> _Study questions_:
1. Echo the stretch of the bug thread from "(patch for 2.6.27" through "at 10 Mbps.".
2. In the bug thread, list every user handle shown in parentheses after a poster's name.

BEGIN Document text

PS: my graphic card is a ati radeon 9500 pro (chipset r300)

Revision history for this message
Noiano (noiano) wrote :

for the time being: isn't there any workaroud?it's quite annoying not being able to use any samba share :(

Revision history for this message
Martin Benes (martinbenesh) wrote :

The workaround would be to install kernel from here: http://www.fi.muni.cz/~xbenes6/b44/
I merged the b44.c files between 2.6.24 && 2.6.27 basically just removing couple of lines of code from 2.6.27, which are probably supposed to do some power management.
This modified kernel seems to work nicely though.

(patch for 2.6.27 included, but this is just a hot-fix, not a solution)

Revision history for this message
Marsux (jr-komite) wrote :

I also have a laptop with the Broadcom Corporation BCM4401-B0 100Base-TX (rev 02) chipset. I am using the b44 kernel driver. If I load it without doing anything, the link goes up then down, and this cycles with a delay from one down to the next up. Playing with the option of the kernel module I found out that this problem disappears when setting the speed limit at 10 Mbps.

# ethtool -s eth0 speed 10 autoneg off

(replace eth0 by what applies to your situation). I have no problems when I use this option.
I realize it is not a perfect solution, since it limits the speed of the network connection, but slower network is better than no network at all.

I have been looking for solutions for this issue from time to time on forums but no explanation for this issue have come up yet. I have never seen any notice on the fact that setting the speed limit at 10 Mbps makes the problem disappear. Maybe it can provide a hint to people trying to get rid of this behaviour, if it is confirmed that it helps getting rid of faulty behaviour at 100 Mbps.

Hope this helps.

PS: my graphic chipset is an Intel Corporation Mobile 915GM/GMS/910GML Express Graphics Controller (rev 03), I am not sure graphic chipsets have anything to do with the issue.

Revision history for this message
Brad Figg (brad-figg) wrote :

Unfortunately it seems this bug is still an issue. Can you confirm this issue exists with the most recent Jaunty Jackalope 9.04 release - http://www.ubuntu.com/news/ubuntu-9.04-desktop . Please let us know your results. Thanks.

END Document text
BEGIN Collected material

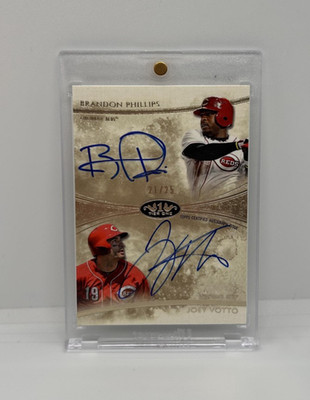 2014 Topps Tier One - Dual Auto ON-CARD Brandon Phillips Joey Votto #/25 REDS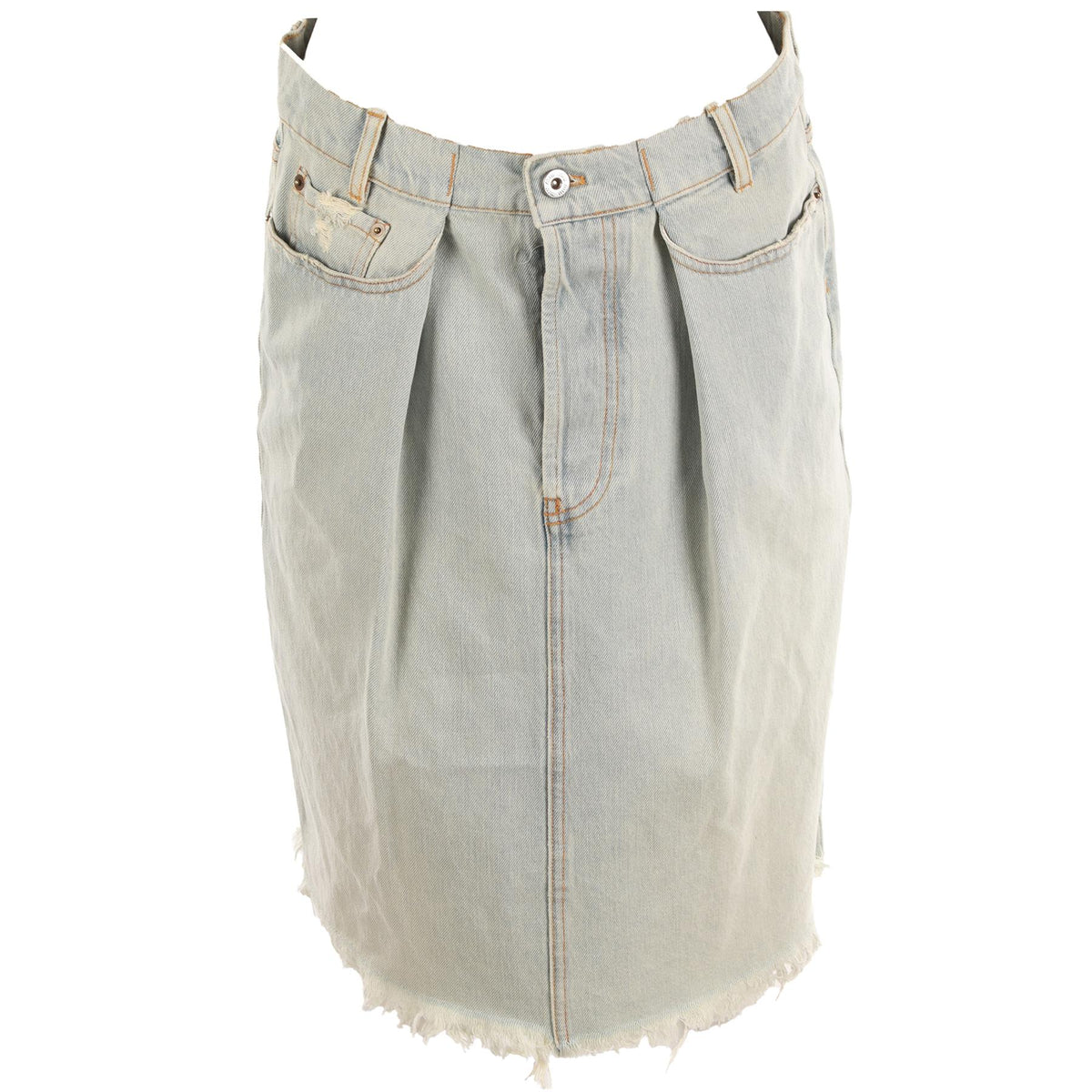 MIU MIU BLUE DENIM MIDI SKIRT IT 40 UK 8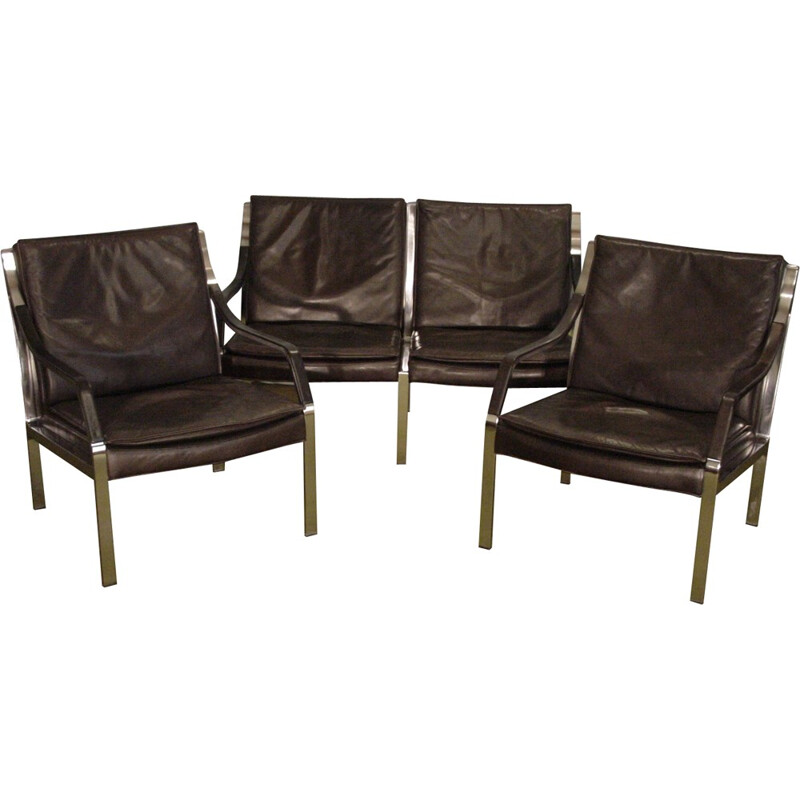 Knoll leather armchairs and bench, Preben FABRICIUS et Jorgen KASTHOLM - 1970s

END Collected material

> _Answers in order_:
1.
(patch for 2.6.27 included, but this is just a hot-fix, not a solution)

Revision history for this message
Marsux (jr-komite) wrote :

I also have a laptop with the Broadcom Corporation BCM4401-B0 100Base-TX (rev 02) chipset. I am using the b44 kernel driver. If I load it without doing anything, the link goes up then down, and this cycles with a delay from one down to the next up. Playing with the option of the kernel module I found out that this problem disappears when setting the speed limit at 10 Mbps.

2.
noiano
martinbenesh
jr-komite
brad-figg